[[ Given data open ]]
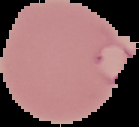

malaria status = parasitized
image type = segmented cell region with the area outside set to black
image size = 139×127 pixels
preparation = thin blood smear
[[ Given data closed ]]
Try it = Leaving out all lines before the one containing "image size = 139×127 pixels", copy that line and the rest through the end of the listing above exactly.

Exercise response =
image size = 139×127 pixels
preparation = thin blood smear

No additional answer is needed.